**WORK TO COMPLETE**
In the data below, which lines hold "States"? Copy every one.

**DATASET CONTENT**
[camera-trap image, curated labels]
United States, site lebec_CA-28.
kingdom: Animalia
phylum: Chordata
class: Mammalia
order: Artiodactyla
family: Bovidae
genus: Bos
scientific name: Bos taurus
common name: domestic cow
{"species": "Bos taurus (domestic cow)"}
...
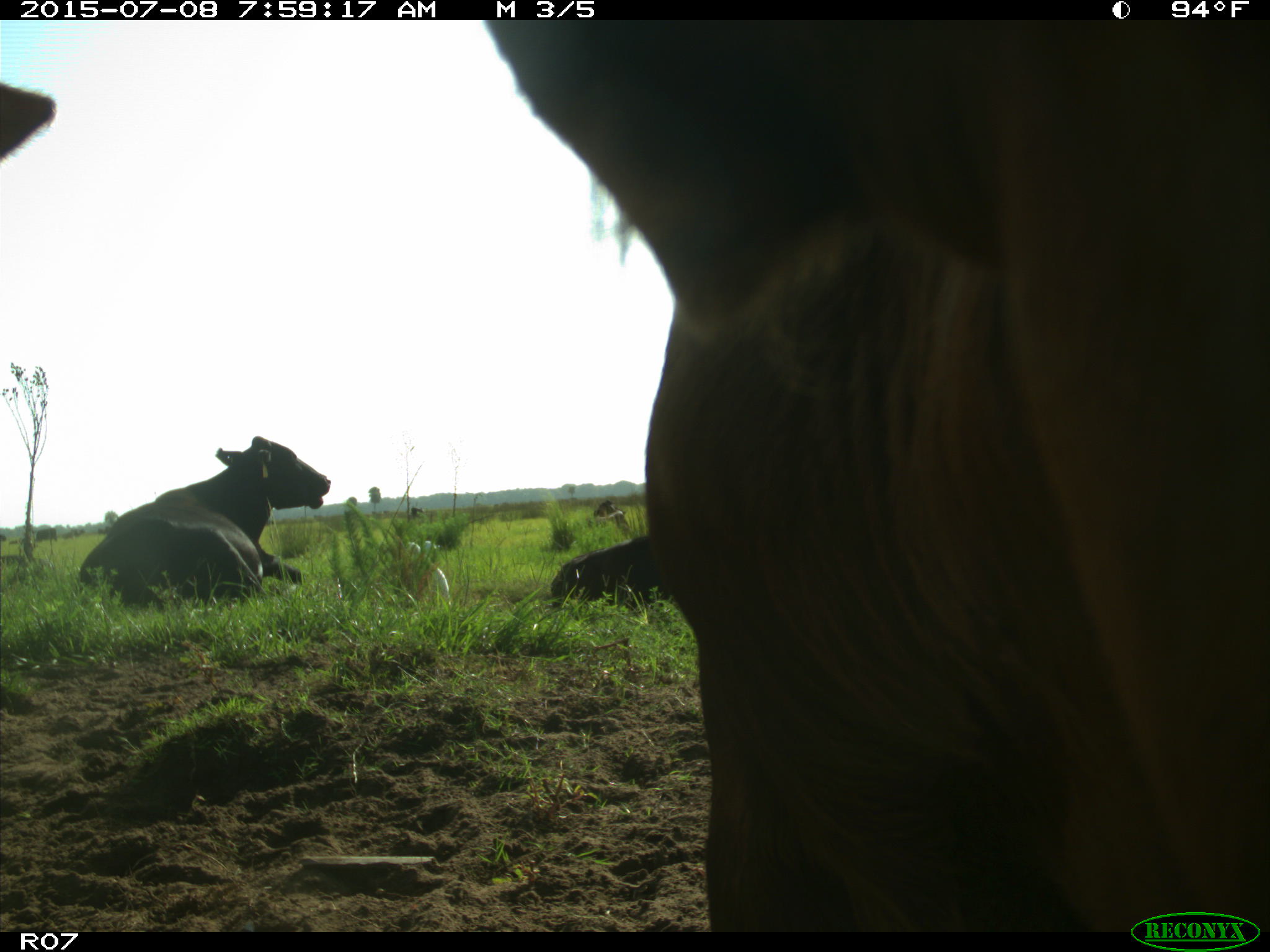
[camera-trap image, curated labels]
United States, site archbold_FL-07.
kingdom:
---
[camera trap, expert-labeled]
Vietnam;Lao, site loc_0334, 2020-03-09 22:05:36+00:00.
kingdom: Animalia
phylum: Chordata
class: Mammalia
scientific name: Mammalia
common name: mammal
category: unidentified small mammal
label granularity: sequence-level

**EXPECTED ANSWER**
United States, site lebec_CA-28.
United States, site archbold_FL-07.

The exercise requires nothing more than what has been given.